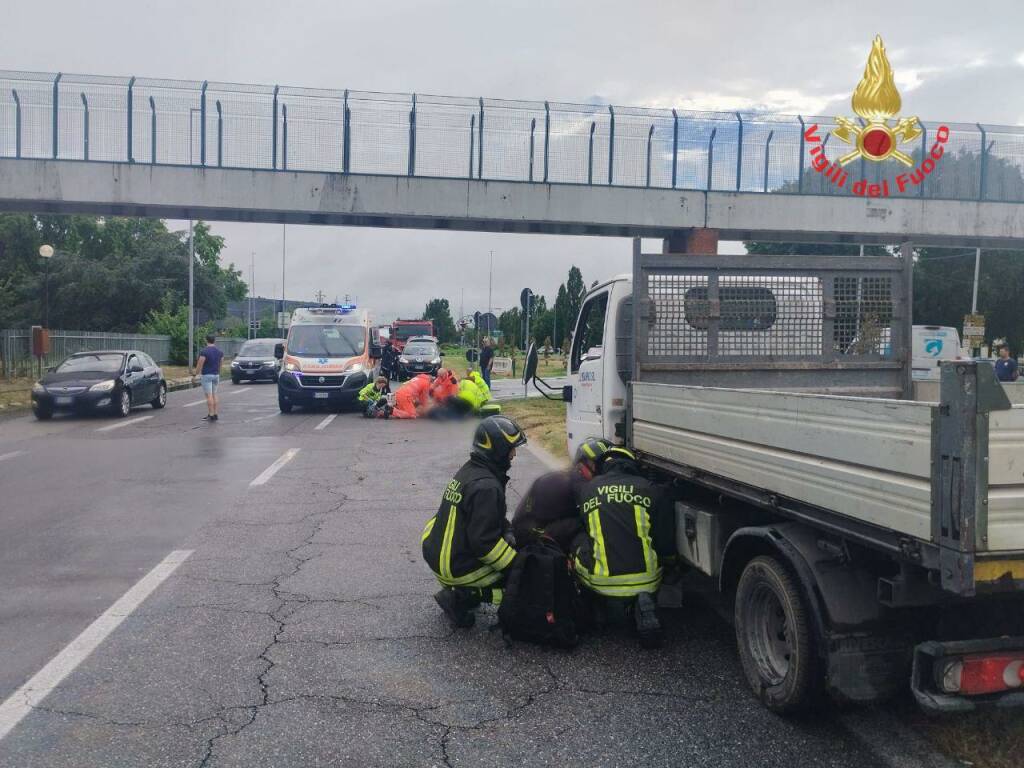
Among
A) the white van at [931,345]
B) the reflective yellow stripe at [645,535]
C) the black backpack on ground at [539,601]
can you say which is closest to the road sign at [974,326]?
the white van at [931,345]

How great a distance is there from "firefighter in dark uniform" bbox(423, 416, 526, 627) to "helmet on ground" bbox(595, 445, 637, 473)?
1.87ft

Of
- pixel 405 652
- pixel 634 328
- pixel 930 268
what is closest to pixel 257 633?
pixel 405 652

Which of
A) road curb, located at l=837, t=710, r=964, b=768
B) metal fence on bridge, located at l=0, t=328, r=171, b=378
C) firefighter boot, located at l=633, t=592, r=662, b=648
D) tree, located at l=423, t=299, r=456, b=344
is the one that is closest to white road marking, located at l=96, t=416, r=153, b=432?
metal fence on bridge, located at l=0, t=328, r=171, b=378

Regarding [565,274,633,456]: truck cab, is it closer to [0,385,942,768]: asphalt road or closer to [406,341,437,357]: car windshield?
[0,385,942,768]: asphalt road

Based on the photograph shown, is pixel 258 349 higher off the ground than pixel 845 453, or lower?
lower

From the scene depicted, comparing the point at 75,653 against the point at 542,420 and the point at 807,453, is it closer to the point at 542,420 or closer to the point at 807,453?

───

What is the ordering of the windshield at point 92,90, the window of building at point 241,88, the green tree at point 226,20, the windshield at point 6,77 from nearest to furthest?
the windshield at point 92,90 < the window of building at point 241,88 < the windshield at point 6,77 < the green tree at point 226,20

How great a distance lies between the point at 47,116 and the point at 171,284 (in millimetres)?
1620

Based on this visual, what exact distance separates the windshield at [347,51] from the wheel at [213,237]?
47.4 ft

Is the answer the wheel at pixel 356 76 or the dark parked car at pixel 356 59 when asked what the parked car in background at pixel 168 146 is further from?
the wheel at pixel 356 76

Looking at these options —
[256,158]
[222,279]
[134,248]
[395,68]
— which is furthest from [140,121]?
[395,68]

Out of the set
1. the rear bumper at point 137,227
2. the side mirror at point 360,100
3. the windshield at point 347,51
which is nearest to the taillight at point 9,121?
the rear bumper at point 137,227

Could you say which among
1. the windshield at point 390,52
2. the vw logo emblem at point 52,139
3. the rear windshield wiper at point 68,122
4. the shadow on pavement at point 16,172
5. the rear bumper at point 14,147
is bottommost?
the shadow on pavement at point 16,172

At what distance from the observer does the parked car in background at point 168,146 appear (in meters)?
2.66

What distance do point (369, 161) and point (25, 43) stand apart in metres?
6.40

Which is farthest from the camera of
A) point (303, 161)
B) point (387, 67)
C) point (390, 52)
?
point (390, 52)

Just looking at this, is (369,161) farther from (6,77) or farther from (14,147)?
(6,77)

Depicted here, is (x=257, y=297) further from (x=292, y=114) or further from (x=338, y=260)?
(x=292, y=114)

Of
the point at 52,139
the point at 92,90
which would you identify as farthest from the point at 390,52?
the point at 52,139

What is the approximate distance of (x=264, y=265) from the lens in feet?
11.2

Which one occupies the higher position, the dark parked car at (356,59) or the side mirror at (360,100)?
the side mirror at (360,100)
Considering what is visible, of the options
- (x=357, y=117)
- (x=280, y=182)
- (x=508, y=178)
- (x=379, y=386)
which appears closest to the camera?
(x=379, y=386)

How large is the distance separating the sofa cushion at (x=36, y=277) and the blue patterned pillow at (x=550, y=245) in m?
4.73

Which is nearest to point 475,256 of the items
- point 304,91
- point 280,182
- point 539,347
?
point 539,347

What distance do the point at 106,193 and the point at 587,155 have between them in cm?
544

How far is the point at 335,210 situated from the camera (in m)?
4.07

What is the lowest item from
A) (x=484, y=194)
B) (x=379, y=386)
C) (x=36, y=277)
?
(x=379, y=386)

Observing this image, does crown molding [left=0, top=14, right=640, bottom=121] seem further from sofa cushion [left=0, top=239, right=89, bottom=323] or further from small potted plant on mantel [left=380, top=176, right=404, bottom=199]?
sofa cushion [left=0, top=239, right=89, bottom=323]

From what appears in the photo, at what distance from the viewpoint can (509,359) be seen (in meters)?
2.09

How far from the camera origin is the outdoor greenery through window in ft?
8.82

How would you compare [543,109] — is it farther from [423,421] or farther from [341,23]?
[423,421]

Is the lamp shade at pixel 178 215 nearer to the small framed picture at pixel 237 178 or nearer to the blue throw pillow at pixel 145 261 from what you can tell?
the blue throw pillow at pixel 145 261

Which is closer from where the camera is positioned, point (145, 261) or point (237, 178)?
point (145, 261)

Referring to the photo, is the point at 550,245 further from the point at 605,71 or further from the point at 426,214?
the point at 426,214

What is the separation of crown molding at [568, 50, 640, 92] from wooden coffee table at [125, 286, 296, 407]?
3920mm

───

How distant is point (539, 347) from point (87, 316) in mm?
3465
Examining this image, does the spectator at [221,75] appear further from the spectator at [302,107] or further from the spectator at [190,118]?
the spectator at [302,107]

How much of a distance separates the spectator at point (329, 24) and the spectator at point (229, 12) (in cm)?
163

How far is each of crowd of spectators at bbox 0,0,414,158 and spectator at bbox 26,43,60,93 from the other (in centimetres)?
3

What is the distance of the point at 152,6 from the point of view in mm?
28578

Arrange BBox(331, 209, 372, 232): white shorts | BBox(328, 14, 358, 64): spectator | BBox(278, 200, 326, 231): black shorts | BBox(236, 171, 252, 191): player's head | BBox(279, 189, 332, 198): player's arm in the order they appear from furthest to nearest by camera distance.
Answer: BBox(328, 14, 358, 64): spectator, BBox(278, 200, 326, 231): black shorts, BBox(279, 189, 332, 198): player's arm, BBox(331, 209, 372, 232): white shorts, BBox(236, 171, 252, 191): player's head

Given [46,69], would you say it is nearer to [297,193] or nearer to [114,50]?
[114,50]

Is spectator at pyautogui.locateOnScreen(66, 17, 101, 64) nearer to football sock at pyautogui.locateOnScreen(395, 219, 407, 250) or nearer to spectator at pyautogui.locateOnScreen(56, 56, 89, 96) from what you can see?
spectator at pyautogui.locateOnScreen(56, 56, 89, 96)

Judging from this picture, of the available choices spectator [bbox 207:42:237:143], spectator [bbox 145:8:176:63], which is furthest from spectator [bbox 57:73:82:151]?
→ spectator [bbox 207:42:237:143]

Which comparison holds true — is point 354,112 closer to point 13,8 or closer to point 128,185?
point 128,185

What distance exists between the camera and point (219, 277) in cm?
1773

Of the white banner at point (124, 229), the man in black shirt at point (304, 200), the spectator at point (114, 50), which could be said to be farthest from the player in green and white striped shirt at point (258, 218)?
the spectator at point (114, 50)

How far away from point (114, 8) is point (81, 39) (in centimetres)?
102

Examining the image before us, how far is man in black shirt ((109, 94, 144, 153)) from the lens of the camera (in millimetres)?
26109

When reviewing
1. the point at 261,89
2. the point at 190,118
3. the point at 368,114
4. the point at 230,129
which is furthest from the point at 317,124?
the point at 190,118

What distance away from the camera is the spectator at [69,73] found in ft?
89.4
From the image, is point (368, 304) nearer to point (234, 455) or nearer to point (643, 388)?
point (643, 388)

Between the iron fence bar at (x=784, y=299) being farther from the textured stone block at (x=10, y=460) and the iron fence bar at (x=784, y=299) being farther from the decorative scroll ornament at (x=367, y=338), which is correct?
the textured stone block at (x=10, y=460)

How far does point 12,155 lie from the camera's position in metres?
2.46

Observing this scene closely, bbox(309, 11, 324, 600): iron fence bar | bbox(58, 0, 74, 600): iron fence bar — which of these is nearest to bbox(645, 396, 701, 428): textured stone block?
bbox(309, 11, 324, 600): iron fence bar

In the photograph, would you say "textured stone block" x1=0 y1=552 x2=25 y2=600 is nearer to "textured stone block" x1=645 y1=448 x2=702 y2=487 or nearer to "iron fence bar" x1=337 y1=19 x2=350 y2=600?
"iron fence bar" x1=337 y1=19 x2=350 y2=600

───

## WRITTEN REQUEST
Copy out, without any alteration, the lines beginning with the one that contains "Regarding [565,274,633,456]: truck" and ending with the one that contains "From the scene", including both of those lines.

## EXERCISE RESULT
Regarding [565,274,633,456]: truck cab, is it closer to [0,385,942,768]: asphalt road or closer to [406,341,437,357]: car windshield?
[0,385,942,768]: asphalt road

Based on the photograph shown, is pixel 258 349 higher off the ground than pixel 845 453, or lower?
lower

From the scene depicted, comparing the point at 75,653 against the point at 542,420 and the point at 807,453, is it closer to the point at 542,420 or closer to the point at 807,453?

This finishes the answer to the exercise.